There aren’t a lot of shortcuts for an effective creative life. Honestly, artists need time, and quiet, and rumination. We need the leisure to make a few false starts and to pursue bunny trails we may need to double back from. I feel too busy for that. I have a sense that my time is too limited not to make a go of a creative start, and I certainly hate to waste a day’s worth of writing.
That’s a lot of pressure—to have only a limited time to write and to need it to come to something.
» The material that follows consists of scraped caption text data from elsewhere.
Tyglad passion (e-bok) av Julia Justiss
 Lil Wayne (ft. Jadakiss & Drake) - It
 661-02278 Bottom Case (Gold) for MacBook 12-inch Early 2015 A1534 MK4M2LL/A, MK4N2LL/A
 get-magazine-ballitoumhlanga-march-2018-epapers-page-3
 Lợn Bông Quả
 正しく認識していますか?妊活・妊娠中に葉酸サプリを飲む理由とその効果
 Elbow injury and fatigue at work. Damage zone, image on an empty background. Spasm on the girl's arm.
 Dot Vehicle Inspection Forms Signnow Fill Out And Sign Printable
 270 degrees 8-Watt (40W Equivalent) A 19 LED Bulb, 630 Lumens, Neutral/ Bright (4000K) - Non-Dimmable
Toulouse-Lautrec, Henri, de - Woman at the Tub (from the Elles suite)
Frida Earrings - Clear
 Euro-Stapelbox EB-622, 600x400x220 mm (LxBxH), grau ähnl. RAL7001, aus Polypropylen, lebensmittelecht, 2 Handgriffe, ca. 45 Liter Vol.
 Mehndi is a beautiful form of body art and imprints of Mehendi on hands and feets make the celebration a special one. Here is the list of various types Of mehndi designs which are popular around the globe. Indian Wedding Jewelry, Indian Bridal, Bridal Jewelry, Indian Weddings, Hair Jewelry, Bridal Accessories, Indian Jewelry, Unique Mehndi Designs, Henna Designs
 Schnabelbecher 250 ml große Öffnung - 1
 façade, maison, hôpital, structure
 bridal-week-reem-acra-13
This keeps me from being adventurous sometimes, and it leads to an over-reliance on habit.
Because my blog exists mainly as a means of giving myself a firm talking-to, I offer here my first installment of a daily prompt not for a poem, but for a poetic mindset. I’d love to hear how these work for you as the month progresses, so please consider leaving a comment. Also, to be sure that you never miss a prompt, you please consider subscribing to Better View of the Moon.
A Writer’s Spirit Prompt, 4/1:
In a meditation class recently, I got snagged on the idea of the breath as a tether. As I sat straight and tall and breathed deeply, expanding my abdomen like a bellows and then exhaling to a feeling of emptiness (repeat, repeat), the instructor suggested we regard breath as something to hold onto—as a tether that connects us to earth, to source.
Today, try writing by hand, and striving just to keep the pen or pencil in motion over the page. Your arm, too, is a tether connecting words to source, through the arteries—brachial, ulnar, radial—leading blood to the fingers from your earnest, faithful heart. Try to do justice to the nonstop work of the heart, which is sending poetry to the page. If someone were to put an ear to your sternum, they could hear it: poem, poem, poem.
If you are up to the task, try taking the heart’s transcription. Focus more on process than product. Don’t write a poem; try poeming.